The main advantage of trading using opposite Flex and PAR Technology positions is that it hedges away some unsystematic risk. Because of two separate transactions, even if Flex position performs unexpectedly, PAR Technology can make up some of the losses. Pair trading also minimizes risk from directional movements in the market. For example, if an entire industry or sector drops because of unexpected headlines, the short position in PAR Technology will offset losses from the drop in PAR Technology's long position.

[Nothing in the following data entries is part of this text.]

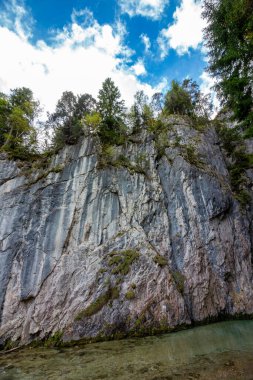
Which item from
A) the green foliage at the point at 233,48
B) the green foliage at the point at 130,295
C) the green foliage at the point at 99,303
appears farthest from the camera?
the green foliage at the point at 130,295

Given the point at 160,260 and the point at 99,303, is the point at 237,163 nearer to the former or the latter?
the point at 160,260

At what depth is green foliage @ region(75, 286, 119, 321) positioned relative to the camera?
12.2 metres

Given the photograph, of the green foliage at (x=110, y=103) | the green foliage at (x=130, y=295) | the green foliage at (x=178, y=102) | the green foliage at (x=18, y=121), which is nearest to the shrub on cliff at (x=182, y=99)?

The idea behind Flex and PAR Technology pairs trading is to make the combined position market-neutral, meaning the overall market's direction will not affect its win or loss (or potential downside or upside). This can be achieved by designing a pairs trade with two highly correlated stocks or equities that operate in a similar space or sector, making it possible to obtain profits through simple and relatively low-risk investment.
Check out your portfolio center.
Note that this page's information should be used as a complementary analysis to find the right mix of equity instruments to add to your existing portfolios or create a brand new portfolio. You can also try the Balance Of Power module to check stock momentum by analyzing Balance Of Power indicator and other technical ratios.